Copy out the records word for word, starting at the line that contains "Is (x=389, y=225)" and ending at the end of the records.

_Stored records_
---*---

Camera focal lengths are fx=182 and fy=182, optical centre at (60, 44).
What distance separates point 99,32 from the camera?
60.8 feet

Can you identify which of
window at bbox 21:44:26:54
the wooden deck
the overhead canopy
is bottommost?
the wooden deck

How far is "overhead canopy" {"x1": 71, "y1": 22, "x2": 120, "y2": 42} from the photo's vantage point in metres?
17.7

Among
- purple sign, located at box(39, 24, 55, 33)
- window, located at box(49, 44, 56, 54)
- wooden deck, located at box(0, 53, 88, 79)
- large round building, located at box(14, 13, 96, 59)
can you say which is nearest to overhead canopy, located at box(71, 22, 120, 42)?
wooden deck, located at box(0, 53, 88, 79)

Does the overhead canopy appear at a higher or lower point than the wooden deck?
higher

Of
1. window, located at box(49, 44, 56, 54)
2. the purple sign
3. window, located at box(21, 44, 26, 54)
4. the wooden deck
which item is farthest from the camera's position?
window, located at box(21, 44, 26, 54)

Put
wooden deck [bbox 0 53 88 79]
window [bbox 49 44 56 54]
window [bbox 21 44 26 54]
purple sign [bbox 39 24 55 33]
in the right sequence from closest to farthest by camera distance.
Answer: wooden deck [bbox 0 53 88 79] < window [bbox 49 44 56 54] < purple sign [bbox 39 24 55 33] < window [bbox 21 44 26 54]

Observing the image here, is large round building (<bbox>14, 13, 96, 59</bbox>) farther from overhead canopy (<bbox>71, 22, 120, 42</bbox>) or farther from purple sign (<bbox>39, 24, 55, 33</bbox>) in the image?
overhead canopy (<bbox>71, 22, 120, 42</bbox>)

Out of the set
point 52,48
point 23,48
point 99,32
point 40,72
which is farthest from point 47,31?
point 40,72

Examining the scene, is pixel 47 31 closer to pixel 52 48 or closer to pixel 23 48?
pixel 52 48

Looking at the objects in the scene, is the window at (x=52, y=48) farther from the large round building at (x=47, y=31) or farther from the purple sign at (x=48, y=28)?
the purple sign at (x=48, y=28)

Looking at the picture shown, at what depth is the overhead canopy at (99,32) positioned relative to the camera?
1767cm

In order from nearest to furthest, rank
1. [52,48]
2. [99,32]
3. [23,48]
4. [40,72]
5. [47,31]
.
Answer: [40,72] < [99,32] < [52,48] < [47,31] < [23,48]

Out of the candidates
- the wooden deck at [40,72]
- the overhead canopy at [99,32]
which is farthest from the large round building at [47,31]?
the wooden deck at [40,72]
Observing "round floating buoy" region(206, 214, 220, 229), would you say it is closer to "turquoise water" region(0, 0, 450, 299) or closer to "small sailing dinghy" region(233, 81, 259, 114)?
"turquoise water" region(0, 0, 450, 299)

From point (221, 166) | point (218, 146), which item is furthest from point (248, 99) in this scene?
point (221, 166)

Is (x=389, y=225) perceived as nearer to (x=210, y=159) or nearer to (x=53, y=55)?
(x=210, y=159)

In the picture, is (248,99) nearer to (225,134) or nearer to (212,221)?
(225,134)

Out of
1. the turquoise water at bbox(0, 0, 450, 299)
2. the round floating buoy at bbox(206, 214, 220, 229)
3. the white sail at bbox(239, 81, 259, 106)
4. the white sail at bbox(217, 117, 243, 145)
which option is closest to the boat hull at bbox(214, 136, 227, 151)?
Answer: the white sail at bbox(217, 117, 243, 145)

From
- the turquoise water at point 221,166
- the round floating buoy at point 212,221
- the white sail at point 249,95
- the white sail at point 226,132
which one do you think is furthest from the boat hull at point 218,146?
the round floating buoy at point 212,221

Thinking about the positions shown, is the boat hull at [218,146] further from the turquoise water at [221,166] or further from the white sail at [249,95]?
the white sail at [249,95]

---*---

_Written solution_
Is (x=389, y=225) perceived as nearer to (x=210, y=159) or nearer to (x=53, y=55)?
(x=210, y=159)

In the picture, is (248,99) nearer to (225,134) or nearer to (212,221)?
(225,134)

Out of
1. the turquoise water at bbox(0, 0, 450, 299)
2. the round floating buoy at bbox(206, 214, 220, 229)
3. the white sail at bbox(239, 81, 259, 106)
4. the white sail at bbox(217, 117, 243, 145)
which option is closest to the boat hull at bbox(214, 136, 227, 151)?
Answer: the white sail at bbox(217, 117, 243, 145)

From
- the turquoise water at point 221,166
- the round floating buoy at point 212,221
- the white sail at point 249,95
- the white sail at point 226,132
which one do you think is furthest from the boat hull at point 218,146?
the round floating buoy at point 212,221

Thinking about the positions shown, is the boat hull at [218,146] further from the turquoise water at [221,166] or further from the white sail at [249,95]?
the white sail at [249,95]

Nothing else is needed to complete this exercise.